■ Text excerpt ■
QGIS/python/core/qgsstringutils.sip
Nyall Dawson feb3bee858 Add a bunch of optimised fuzzy string matching algorithms.
A new QgsStringUtils class has been added containing some
common fuzzy matching algorithms, including Levenshtein edit
distance and Soundex. These can be used for finding "similar"
strings in a table.

Expression functions for these algorithms have also been
added to a new "Fuzzy Matching" group.
2015-06-27 11:51:56 +10:00

52 lines
2.2 KiB
Plaintext

/** \ingroup core
* \class QgsStringUtils
* \brief Utility functions for working with strings.
* \note Added in version 2.11
*/
class QgsStringUtils
{
%TypeHeaderCode
#include <qgsstringutils.h>
%End
public:
/** Returns the Levenshtein edit distance between two strings. This equates to the minimum
* number of character edits (insertions, deletions or substitutions) required to change
* one string to another.
* @param string1 first string
* @param string2 second string
* @param caseSensitive set to true for case sensitive comparison
* @returns edit distance. Lower distances indicate more similiar strings.
*/
static int levenshteinDistance( const QString &string1, const QString &string2, bool caseSensitive = false );
/** Returns the longest common substring between two strings. This substring is the longest
* string that is a substring of the two input strings. Eg, the longest common substring
* of "ABABC" and "BABCA" is "ABC".

[Coordinate annotation entries]
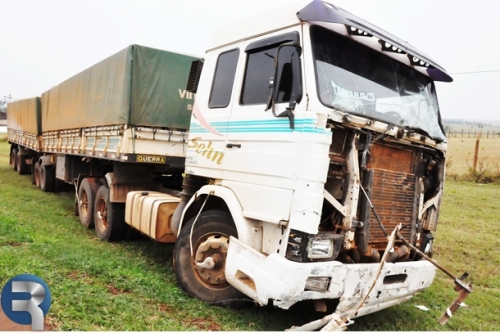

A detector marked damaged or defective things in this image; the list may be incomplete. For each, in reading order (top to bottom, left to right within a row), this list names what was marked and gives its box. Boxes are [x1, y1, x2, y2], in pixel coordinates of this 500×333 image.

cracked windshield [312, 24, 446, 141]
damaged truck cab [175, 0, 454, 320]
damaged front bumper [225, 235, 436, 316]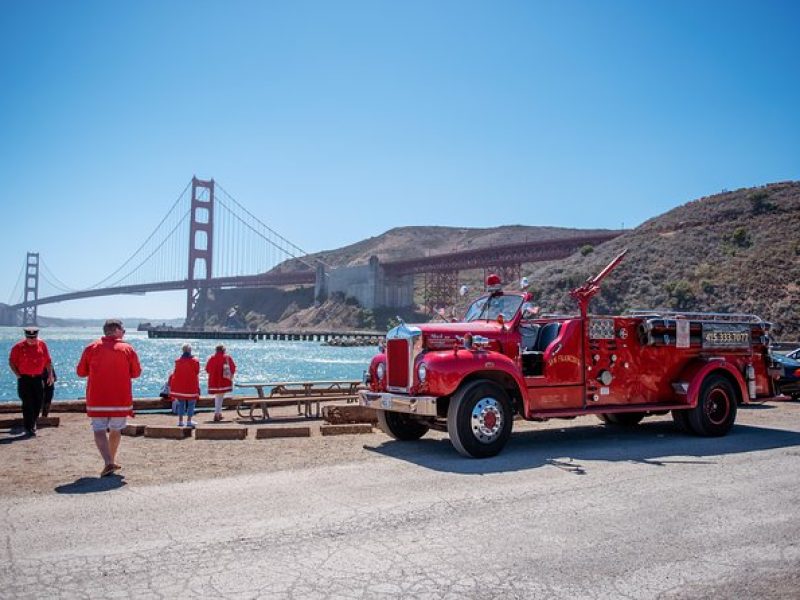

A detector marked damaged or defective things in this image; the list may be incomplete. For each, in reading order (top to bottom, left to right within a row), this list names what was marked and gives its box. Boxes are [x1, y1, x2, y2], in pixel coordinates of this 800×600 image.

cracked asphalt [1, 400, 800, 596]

■ Problem requirements ■
Reproduce verbatim the passage of the QgsStringUtils source file that begins at the words "QGIS/python/core/qgsstringutils.sip" and stops after the words "in a table.".

■ The reply ■
QGIS/python/core/qgsstringutils.sip
Nyall Dawson feb3bee858 Add a bunch of optimised fuzzy string matching algorithms.
A new QgsStringUtils class has been added containing some
common fuzzy matching algorithms, including Levenshtein edit
distance and Soundex. These can be used for finding "similar"
strings in a table.